InfoSAWIT, JAKARTA – Berbagai kalangan menyoroti dan mendesak pemerintah untuk mengambil langkah tegas terhadap fenomena munculnya pabrik kelapa sawit tanpa kebun yang tidak memiliki kemitraan yang diizinkan oleh kepala daerah setempat. Profesor Ekonomi dari Universitas Riau, Prof. Almasdi Syahza, menegaskan bahwa izin pendirian pabrik kelapa sawit harus mematuhi regulasi yang berlaku, karena ketidakpatuhan ini dapat menimbulkan masalah di masa depan.
“Jarak antara pabrik, keberadaan kemitraan, dan kapasitas wilayah harus dipertimbangkan melalui studi kelayakan pabrik kelapa sawit,” ungkapnya dalam pernyataan resmi di Jakarta pada Rabu.
Komentarnya merujuk pada potensi lonjakan izin pendirian pabrik kelapa sawit yang meningkat menjelang Pemilihan Kepala Daerah (Pilkada), yang dianggap tidak mempertimbangkan kapasitas wilayah dan mengabaikan regulasi yang berlaku.
BACA JUGA: Penanaman Padi Gogo di Lahan Peremajaan Sawit Rakyat (PSR) Kembali dilakukan, Kini di Muara Enim
Dalam Peraturan Menteri Pertanian Nomor 98 Tahun 2013 tentang Pedoman Perizinan Usaha Perkebunan, disebutkan bahwa pabrik harus memiliki perkebunan sendiri, atau menjalin kemitraan dengan petani untuk memenuhi pasokan bahan baku setidaknya 20 persen.

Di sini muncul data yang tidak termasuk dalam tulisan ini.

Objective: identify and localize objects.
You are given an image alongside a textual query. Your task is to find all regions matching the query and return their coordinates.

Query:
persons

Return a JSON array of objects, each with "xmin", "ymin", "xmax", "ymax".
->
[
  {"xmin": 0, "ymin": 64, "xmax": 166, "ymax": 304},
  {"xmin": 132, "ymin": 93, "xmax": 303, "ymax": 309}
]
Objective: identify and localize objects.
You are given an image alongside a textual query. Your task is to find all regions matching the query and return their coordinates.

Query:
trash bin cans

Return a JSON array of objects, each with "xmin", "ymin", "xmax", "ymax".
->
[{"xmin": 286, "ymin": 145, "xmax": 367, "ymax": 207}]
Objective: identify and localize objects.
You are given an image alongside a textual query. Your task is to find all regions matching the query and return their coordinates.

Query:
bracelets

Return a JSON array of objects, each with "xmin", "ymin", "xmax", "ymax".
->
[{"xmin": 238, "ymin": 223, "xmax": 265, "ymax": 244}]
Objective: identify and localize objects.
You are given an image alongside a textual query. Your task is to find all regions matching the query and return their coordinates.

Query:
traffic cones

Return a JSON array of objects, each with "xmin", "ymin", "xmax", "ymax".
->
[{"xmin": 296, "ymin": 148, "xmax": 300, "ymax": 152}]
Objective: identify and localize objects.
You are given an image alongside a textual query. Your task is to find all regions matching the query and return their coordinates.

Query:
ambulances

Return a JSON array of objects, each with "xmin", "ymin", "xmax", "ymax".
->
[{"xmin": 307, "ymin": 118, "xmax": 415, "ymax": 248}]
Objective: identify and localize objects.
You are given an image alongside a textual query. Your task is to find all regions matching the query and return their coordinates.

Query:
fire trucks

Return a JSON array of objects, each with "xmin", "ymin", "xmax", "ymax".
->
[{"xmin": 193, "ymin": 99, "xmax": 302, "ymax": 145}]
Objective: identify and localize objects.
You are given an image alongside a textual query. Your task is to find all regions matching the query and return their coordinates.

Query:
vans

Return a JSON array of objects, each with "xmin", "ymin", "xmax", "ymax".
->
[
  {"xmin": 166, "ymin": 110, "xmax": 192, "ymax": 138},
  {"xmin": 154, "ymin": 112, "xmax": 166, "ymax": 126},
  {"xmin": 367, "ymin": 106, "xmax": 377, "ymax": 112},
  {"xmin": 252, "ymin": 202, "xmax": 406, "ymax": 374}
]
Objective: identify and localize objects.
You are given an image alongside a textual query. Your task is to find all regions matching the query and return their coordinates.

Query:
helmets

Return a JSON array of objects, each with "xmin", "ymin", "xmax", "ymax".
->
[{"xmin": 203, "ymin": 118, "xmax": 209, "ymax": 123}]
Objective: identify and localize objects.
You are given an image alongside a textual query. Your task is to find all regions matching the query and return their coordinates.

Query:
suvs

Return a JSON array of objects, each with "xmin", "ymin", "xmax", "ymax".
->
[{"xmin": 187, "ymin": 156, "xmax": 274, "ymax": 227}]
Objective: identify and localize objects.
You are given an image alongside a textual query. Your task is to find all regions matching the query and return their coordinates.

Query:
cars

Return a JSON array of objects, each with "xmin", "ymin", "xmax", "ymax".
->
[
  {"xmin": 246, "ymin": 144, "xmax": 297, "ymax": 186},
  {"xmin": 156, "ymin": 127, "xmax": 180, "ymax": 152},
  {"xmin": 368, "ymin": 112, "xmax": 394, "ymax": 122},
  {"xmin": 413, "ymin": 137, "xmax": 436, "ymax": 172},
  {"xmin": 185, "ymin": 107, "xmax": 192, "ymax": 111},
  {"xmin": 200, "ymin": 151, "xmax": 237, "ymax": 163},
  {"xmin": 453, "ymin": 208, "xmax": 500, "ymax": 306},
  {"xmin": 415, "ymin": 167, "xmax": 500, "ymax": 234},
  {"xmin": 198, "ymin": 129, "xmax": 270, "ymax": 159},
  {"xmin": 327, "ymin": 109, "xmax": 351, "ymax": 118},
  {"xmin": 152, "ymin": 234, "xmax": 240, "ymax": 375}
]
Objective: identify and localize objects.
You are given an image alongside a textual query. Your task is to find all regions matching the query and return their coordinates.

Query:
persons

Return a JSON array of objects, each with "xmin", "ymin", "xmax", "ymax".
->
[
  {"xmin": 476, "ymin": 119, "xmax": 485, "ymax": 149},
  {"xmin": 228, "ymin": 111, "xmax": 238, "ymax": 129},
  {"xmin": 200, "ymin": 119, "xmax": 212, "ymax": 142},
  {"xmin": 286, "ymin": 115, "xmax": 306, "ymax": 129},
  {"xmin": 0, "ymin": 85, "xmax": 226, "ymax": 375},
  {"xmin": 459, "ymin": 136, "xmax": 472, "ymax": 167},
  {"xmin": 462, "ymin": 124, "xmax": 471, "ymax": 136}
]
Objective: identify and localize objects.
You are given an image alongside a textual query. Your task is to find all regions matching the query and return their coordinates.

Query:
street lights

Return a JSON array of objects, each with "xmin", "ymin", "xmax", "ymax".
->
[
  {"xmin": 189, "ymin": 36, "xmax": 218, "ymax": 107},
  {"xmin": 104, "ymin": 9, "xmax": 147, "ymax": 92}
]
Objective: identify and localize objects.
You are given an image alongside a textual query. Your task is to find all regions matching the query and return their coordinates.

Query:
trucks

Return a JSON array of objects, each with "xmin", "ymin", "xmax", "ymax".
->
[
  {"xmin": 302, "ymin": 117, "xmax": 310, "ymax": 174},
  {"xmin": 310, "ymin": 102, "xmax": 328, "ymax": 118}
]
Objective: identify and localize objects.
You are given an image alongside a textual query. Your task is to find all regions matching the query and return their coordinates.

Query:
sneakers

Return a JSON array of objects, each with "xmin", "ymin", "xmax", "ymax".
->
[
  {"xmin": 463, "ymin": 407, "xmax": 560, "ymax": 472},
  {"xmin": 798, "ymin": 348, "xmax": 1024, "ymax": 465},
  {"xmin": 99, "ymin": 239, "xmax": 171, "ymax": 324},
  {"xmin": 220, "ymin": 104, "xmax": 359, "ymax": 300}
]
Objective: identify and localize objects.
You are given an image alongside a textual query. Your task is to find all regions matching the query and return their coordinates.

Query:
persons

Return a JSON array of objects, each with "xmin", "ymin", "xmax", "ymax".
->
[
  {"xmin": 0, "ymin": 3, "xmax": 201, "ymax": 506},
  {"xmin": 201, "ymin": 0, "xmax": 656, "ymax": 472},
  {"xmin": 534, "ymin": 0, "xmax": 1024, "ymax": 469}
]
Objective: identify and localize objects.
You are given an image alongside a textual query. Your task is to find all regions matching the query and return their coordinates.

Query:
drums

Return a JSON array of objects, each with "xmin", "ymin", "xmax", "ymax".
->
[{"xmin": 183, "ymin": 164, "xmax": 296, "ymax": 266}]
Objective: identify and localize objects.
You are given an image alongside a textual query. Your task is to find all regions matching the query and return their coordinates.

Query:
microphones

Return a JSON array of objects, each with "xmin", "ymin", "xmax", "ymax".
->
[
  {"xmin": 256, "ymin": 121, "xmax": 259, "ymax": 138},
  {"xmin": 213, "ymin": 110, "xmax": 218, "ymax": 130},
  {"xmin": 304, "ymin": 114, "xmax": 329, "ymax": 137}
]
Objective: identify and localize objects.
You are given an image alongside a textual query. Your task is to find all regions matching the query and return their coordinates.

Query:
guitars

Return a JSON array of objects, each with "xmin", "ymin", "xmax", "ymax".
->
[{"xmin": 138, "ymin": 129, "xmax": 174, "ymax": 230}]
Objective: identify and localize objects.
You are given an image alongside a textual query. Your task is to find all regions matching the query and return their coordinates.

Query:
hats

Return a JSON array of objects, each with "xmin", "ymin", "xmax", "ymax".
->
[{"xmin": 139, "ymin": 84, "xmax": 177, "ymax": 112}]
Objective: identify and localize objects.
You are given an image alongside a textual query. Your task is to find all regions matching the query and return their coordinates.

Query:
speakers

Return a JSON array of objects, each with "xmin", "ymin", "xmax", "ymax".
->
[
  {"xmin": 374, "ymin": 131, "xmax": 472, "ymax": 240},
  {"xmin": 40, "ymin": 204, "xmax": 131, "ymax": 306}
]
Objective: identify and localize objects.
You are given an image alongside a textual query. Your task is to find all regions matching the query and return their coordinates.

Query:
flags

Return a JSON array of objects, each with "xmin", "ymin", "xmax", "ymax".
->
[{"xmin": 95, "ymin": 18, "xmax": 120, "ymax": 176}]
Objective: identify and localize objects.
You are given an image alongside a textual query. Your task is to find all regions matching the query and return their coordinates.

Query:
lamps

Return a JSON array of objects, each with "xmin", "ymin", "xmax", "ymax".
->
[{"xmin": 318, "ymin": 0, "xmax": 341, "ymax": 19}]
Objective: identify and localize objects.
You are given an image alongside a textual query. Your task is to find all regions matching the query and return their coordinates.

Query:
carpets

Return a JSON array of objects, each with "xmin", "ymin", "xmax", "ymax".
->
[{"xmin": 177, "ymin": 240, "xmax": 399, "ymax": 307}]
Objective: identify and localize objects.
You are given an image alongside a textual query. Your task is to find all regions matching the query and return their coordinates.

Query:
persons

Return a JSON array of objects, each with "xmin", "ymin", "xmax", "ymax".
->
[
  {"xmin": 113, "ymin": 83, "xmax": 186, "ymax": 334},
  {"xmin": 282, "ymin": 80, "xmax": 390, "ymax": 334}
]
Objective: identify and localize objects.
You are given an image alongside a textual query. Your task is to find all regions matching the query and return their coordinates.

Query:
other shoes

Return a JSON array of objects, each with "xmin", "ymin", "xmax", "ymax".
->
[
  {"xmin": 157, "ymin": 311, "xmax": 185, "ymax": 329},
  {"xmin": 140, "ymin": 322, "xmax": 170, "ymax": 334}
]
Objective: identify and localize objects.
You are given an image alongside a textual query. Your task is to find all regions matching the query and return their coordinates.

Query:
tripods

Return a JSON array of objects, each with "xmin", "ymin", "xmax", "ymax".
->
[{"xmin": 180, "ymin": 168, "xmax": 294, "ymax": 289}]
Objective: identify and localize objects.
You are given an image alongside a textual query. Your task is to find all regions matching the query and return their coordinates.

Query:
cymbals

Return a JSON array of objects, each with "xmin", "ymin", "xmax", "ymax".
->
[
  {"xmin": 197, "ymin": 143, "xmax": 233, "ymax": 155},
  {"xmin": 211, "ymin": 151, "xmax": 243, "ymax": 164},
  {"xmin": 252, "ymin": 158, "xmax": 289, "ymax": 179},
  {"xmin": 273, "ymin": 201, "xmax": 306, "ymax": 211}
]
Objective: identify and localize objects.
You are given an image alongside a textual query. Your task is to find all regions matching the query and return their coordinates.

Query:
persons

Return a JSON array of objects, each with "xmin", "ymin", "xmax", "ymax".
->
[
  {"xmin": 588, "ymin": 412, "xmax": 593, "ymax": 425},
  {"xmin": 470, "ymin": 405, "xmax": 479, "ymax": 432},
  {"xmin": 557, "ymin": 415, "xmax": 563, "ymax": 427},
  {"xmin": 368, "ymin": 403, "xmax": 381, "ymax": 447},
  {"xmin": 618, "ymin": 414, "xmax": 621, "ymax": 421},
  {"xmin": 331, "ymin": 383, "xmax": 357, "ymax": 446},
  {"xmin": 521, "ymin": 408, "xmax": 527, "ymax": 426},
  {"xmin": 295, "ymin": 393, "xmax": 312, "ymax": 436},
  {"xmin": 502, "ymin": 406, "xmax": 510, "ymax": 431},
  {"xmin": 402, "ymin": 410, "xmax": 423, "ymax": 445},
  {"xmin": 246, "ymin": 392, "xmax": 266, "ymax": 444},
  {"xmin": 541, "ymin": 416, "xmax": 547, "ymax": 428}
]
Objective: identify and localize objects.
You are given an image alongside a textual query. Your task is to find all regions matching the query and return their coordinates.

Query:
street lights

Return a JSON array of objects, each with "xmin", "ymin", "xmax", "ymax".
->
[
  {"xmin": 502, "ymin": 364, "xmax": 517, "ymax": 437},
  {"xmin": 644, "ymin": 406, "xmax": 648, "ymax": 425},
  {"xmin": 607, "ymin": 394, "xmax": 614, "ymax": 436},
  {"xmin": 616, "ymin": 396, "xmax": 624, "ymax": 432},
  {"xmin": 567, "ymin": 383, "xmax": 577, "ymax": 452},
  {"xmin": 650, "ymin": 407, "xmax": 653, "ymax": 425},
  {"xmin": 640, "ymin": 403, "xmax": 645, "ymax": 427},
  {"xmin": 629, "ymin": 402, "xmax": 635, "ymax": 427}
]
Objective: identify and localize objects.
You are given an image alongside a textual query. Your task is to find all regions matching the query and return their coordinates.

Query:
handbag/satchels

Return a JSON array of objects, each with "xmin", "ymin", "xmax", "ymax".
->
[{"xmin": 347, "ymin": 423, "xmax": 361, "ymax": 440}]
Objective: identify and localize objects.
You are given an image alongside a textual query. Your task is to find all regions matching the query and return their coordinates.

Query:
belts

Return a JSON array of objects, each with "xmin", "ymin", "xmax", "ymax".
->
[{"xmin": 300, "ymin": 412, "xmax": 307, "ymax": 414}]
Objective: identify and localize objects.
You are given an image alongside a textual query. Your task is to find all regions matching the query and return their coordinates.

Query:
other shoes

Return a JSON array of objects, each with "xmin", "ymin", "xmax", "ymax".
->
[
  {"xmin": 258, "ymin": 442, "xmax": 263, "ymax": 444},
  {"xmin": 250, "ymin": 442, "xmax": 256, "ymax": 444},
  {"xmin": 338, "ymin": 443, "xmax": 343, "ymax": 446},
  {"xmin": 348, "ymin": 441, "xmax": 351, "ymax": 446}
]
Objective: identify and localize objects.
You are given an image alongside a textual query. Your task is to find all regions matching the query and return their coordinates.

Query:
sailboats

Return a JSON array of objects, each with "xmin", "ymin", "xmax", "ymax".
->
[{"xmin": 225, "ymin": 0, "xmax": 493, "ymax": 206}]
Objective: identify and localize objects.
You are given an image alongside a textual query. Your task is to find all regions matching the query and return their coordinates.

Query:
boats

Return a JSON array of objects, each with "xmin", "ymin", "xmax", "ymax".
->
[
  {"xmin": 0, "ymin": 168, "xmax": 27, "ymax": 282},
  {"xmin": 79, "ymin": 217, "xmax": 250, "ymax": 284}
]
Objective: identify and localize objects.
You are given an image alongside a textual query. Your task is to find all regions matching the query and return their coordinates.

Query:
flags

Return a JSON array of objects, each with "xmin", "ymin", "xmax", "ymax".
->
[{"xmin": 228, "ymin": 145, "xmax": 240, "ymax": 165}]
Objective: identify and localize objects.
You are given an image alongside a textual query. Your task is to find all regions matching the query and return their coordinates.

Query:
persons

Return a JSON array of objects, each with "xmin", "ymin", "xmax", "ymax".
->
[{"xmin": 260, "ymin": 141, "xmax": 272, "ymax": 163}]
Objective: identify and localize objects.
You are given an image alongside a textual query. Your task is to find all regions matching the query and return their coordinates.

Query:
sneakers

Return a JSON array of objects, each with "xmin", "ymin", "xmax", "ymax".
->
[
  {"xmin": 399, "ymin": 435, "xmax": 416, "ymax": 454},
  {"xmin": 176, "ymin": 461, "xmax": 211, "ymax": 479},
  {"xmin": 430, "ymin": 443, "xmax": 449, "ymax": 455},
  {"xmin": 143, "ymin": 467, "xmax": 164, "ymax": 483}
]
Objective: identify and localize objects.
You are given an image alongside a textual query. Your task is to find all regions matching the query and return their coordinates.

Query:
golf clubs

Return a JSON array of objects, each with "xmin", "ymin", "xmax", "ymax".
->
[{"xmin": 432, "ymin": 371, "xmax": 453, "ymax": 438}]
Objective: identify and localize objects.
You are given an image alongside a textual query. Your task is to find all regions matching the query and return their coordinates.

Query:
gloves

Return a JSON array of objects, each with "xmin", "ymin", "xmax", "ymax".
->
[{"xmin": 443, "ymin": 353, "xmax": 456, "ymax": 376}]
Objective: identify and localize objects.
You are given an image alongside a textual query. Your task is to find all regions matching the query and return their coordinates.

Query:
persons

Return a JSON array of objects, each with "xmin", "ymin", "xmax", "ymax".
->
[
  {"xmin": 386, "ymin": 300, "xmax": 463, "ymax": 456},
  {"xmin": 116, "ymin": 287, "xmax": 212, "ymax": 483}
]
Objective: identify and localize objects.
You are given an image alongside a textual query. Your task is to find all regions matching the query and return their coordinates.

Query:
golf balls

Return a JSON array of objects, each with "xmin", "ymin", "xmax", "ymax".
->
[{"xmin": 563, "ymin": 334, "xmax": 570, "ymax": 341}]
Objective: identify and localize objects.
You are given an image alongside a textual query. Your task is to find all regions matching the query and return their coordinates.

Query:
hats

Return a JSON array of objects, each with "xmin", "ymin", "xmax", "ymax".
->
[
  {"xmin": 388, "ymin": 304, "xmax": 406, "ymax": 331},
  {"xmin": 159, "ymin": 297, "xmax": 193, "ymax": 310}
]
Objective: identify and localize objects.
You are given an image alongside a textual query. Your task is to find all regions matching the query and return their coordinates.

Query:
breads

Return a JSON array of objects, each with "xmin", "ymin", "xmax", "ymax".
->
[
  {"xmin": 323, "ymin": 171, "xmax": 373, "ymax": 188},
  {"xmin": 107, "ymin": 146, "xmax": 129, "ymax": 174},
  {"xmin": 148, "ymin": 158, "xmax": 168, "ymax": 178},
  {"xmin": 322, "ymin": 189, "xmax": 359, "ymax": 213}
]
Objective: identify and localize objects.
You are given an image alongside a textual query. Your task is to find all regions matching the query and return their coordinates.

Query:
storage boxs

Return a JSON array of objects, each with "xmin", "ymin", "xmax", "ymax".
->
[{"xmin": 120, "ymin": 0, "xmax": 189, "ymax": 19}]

“Jika pemberian izin terkait dengan aktivitas politik, dampaknya akan terasa setelah Pilkada 2024, dan pelanggarannya akan menjadi bahan serangan oleh lawan politik,” tutur Almasdi dikutip InfoSAWIT dari Antara, ditulis Kamis (28/3/2024).
Menurutnya, keberadaan pabrik kelapa sawit tanpa kebun mengganggu tata niaga kelapa sawit yang telah mapan. Oleh karena itu, dia menekankan perlunya tindakan tegas dari pemerintah daerah dan pusat dalam menerapkan regulasi.
BACA JUGA: Perbaikan Tata kelola Sawit Butuh Kerjasama Antar Kementerian dan lembaga
Mantan Kepala Dinas Perkebunan Kalimantan Tengah, Rawing Rambang, menambahkan bahwa meskipun pemerintah mengizinkan pabrik kelapa sawit tanpa kebun, mereka diwajibkan untuk menjalin kemitraan dengan petani. “Dengan kemitraan ini, pabrik dapat memantau sumber buah sawitnya,” katanya.